* **Recorded information**
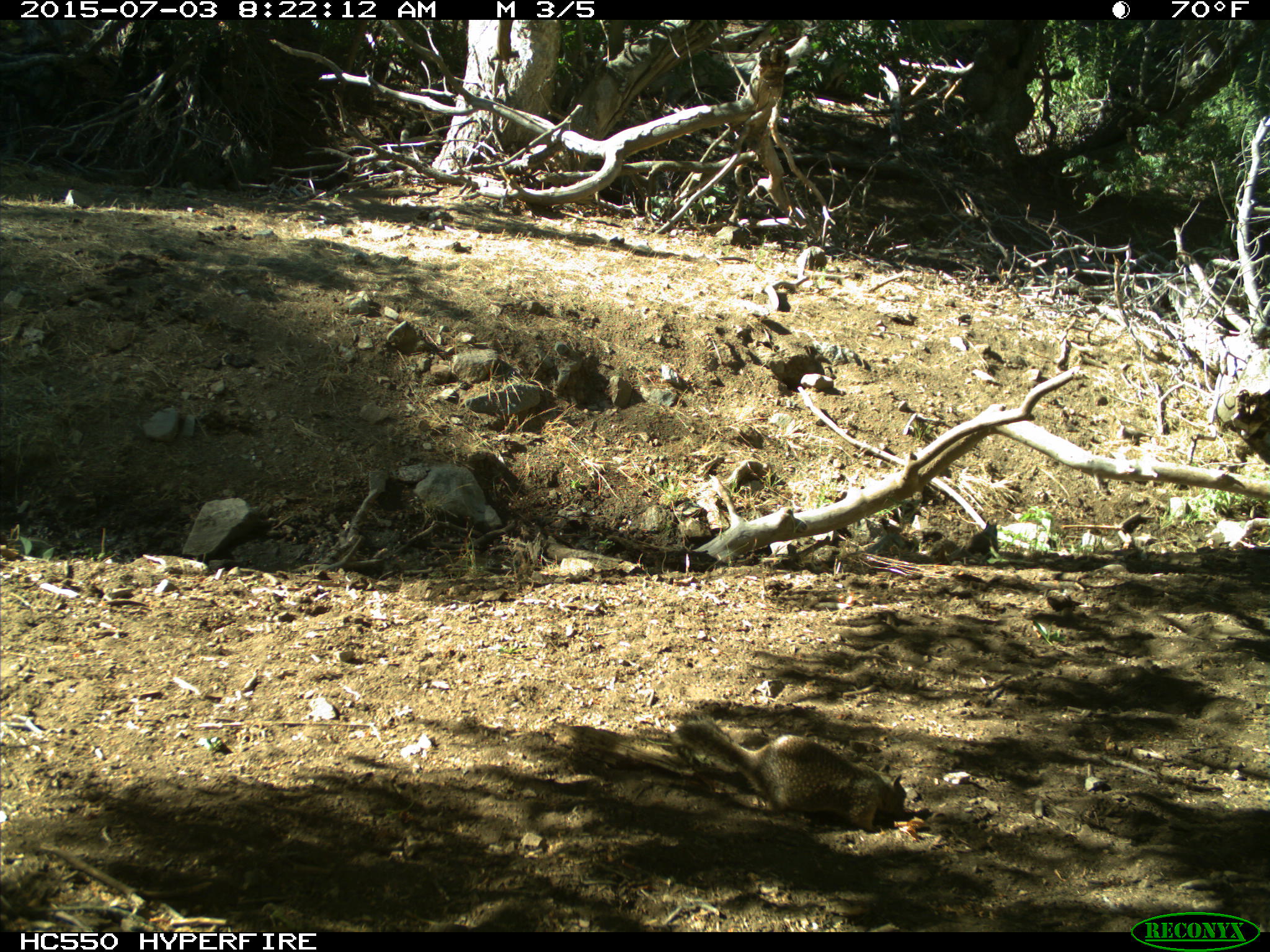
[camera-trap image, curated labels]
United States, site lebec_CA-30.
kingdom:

* **Activity**
Could you write out the whole listing exactly, dropping the pictures?

* **Your solution**
[camera-trap image, curated labels]
United States, site lebec_CA-30.
kingdom:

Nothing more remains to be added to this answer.